In his 1977 address to CPAC titled, The New Republican Party Ronald Reagan asks, “Isn’t it possible to combine the two major segments of contemporary American conservatism [social and economic] into one politically effective whole?” Reagan says , “I envision not simply a melding… into an uneasy alliance, but the creation of a new, lasting majority. This will mean compromise.”
But how to define compromise? Ronald Reagan tells us.
Compromise, he says, is not the abandonment of basic principles. Compromise requires holding fast to principle, yet this holding fast is the antithesis of ideological purity.
Equating ideological purity with Marx and Lenin, Reagan says, “If the facts don’t happen to fit the ideology, the facts are chopped off and discarded. I consider this to be the opposite to principled conservatism. Conservatism is the antithesis of ideological fanaticism.”
Reagan was a strategic conservative, a successful leader because his supple, flexible and non-ideological politics were the outward expression of a deeply held principle. Let’s examine the issues he faced of taxation through this prism.
In Reagan’s 1967 Address to the CRA he opened with, “I have that warm feeling a person gets when he knows he’s among friends.” Diving in, Reagan said:
“During the [1966 gubernatorial] campaign it looked almost as if we could put our fiscal house in order without resorting to new taxes. We did not know just how bad the situation was then. Now we have had access to, and a chance to read, the fine print. As a result, we have, as you know, submitted a revenue bill of nearly one billion dollars in increased taxes. … let’s set the record straight here and now.” (Italics added.)
In what followed, Reagan explained to the CRA (some were highly critical) the fiscal realities. Reagan’s tax increases in his first year were massive; reputable historians say the 1967 CA tax hikes were the highest ever in our state and the highest ever in any state house in the nation.
Accounts of Reagan’s political wrangling with Jesse Unruh the Democrat leader over the tax hike are fascinating. Reagan urgently needed the tax increase as his other legislation was blocked by Dems and his new administration floundering in a fiscal mess inherited from Pat Brown.
The point here is not that Reagan’s 1967 tax hike was a good thing. Far from it. Reagan’s record on taxes was frankly quite spotty; in both Sacramento and Washington Reagan failed to shrink the leviathan state. It will take fifty to a hundred years to complete what Reagan started, a roll back of the New Deal and Great Society in favor of the liberty he loved.
The point is that the 1967 California tax hikes were both strategic and necessary.
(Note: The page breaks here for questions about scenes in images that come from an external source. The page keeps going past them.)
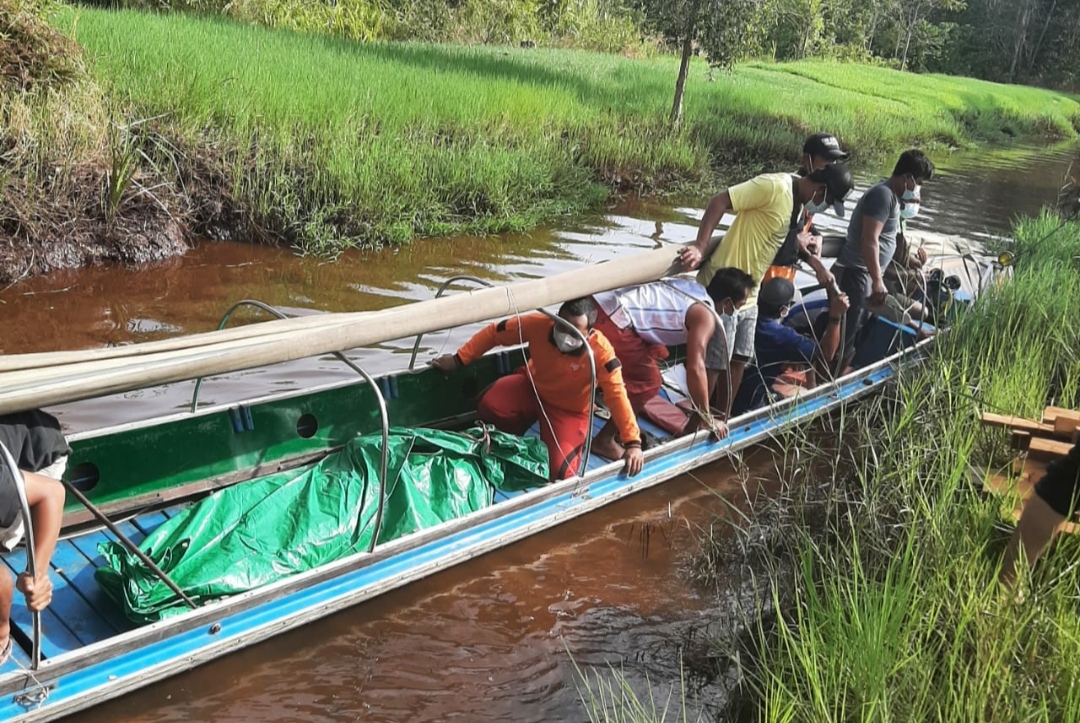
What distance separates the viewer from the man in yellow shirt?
5867 mm

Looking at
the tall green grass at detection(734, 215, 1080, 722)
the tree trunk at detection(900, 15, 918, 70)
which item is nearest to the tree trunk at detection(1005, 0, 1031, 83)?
the tree trunk at detection(900, 15, 918, 70)

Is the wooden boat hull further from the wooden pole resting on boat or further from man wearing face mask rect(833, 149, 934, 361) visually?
man wearing face mask rect(833, 149, 934, 361)

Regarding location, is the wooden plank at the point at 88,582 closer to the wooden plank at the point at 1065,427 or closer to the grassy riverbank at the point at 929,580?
the grassy riverbank at the point at 929,580

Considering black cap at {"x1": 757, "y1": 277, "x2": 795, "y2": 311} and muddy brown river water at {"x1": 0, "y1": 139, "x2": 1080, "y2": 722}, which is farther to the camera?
black cap at {"x1": 757, "y1": 277, "x2": 795, "y2": 311}

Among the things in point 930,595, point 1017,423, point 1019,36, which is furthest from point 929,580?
point 1019,36

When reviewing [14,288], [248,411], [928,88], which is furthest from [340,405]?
[928,88]

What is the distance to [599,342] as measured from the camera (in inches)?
203

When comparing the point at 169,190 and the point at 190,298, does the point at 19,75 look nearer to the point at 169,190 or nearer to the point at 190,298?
the point at 169,190

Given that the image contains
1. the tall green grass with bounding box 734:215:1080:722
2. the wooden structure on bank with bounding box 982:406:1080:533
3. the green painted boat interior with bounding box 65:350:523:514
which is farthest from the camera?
the green painted boat interior with bounding box 65:350:523:514

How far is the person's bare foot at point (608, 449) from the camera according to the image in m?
5.80

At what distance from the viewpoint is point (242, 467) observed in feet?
16.5

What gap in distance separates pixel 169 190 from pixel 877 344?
6.88m

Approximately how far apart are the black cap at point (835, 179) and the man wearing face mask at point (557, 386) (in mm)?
1908

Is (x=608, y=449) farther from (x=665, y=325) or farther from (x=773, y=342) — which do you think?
(x=773, y=342)
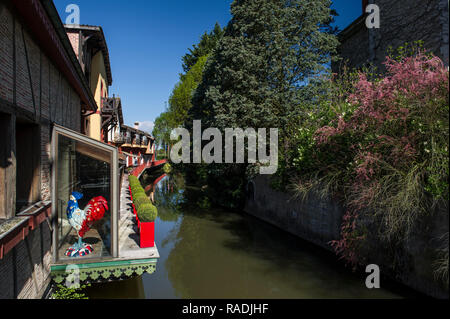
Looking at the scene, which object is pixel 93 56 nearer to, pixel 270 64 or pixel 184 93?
pixel 270 64

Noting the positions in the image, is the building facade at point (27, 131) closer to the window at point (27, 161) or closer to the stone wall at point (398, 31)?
the window at point (27, 161)

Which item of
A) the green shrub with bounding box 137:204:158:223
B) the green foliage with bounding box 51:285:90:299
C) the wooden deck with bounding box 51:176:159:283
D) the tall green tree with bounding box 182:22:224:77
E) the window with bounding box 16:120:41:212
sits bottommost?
the green foliage with bounding box 51:285:90:299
Had Reagan been hamstrung by purists and ideologues during his first year as governor, he would never have won re-election in California nor gone on to become our 40th president. Had Reagan not been a supple, strategic and pragmatic conservative—principled but capable of making deals with liberal pols like Jesse Unruh and Tip O’Neil— we might have had two terms of Jimmy Carter and still live in a world with an Iron Curtain.
Given the present realities in California— the fractured finances of the CRP, the potential for further registration decay, the gelding in the legislature, the stark demography—we must reject ideology and embrace the principled conservatism, capable of compromise, of Ronald Reagan.
We must NOT become mushy moderates.
We must NOT allow Democrats to define us.
We must NOT violate the 11th Commandment.
But we must also once again redefine conservatism—as Reagan did— so that the long, historical march toward a smaller state, political liberty and economic freedom can continue.
Towards the end of Ronald Reagan’s 1967 Address to the CRA he says:
“We cannot offer… a narrow sectarian party in which all must swear allegiance to prescribed commandments… This kind of party soon disappears in a blaze of glorious defeat… it never puts into practice its basic tenets, no matter how noble they may be.”